── Text segment
That seems to be a true sentiment, though[0][1][2]. Deviating significantly from the speed of actual traffic will likely lead to more accidents. Insisting stubbornly on following the letter of the law when it is actually detrimental to safety is not moral; it is merely pedantic. Fiat justitia ruat caelum is not a particularly healthy view of the relationship between the legal system and society.

[0]: https://trid.trb.org/view/306976 (From the abstract: "A major influence on speed variance is the difference between the design speed and the posted speed limit. It was determined that speed variance will approach minimum values if the posted speed limit is between 5 and 10 mph lower than the design speed. Outside this range, speed variance increases with an increasing difference between the design speed and the posted speed limit. It was also found that drivers tend to drive at increasing speeds as the roadway geometric characteristics improve, regardless of the posted speed limit, and that accident rates do not necessarily increase with an increase in average speed but do increase with an increase in speed variance.")
────
── Data records
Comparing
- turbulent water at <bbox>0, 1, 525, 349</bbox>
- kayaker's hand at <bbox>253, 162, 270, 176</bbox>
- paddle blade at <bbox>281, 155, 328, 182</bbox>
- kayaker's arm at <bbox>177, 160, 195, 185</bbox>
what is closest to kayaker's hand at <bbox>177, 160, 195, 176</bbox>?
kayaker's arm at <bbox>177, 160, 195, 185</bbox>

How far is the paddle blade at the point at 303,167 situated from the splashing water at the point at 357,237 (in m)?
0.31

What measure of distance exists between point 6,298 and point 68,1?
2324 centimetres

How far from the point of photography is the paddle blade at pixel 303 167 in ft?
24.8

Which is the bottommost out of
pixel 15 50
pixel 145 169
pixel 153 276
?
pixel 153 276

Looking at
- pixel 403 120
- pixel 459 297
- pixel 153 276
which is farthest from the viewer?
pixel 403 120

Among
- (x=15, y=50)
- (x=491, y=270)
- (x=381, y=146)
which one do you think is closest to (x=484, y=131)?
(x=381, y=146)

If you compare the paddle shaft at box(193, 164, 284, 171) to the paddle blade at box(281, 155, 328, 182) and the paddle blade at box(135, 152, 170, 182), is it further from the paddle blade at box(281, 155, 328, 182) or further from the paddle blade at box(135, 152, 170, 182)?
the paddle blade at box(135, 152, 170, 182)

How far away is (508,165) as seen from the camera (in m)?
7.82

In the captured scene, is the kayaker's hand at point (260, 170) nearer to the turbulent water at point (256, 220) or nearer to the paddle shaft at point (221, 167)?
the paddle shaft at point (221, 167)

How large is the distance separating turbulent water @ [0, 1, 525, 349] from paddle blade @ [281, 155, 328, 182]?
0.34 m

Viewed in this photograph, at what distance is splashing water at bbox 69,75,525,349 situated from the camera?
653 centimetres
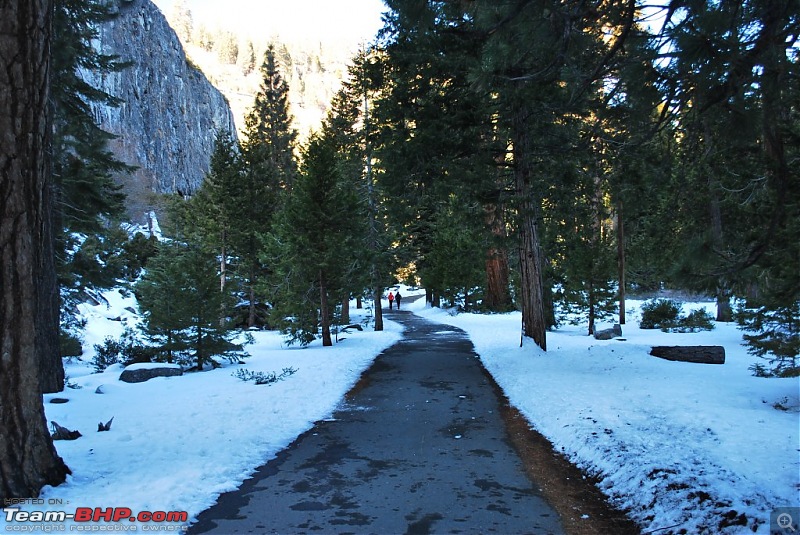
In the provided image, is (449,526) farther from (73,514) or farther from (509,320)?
(509,320)

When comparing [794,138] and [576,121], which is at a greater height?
[576,121]

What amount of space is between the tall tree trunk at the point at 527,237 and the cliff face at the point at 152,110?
37915 millimetres

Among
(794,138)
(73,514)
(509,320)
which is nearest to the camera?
(73,514)

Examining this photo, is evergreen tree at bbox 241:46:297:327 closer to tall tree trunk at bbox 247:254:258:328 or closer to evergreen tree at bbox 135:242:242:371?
tall tree trunk at bbox 247:254:258:328

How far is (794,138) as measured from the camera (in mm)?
4105

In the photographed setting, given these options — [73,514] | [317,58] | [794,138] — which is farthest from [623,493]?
[317,58]

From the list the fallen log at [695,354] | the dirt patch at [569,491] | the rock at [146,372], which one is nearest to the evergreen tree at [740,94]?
────
Extend the passage on speed limits and traffic safety, picking up right after its final sentence.

Answer to this task –
[1]: https://papers.ssrn.com/sol3/papers.cfm?abstract_id=1904038 ("A model of the optimal speed limit is developed which explicitly recognizes the role of average speed, speed variance, and the level of enforcement. An unusual result emerges, namely that a higher speed limit may be optimal when reducing the variance in highway speeds reduces accident externalities.")

[2]: https://www.fhwa.dot.gov/publications/research/safety/17098/... ("Separate studies by Solomon (1964) and Cirillo (1968) concluded that, as vehicle speeds deviated from the average speed of the traffic stream, crash involvement rates increased... Studies throughout the 1970s produced findings consistent with the research... For crash severity, higher vehicle operating speeds are associated with more severe crash outcomes. However, the relationship between crash frequency and speed is not as clear. There is some indication that increasing posted speed limits is associated with an increase in expected crash frequency; however, the relationship between operating speed and crash frequency has yet to be well established.")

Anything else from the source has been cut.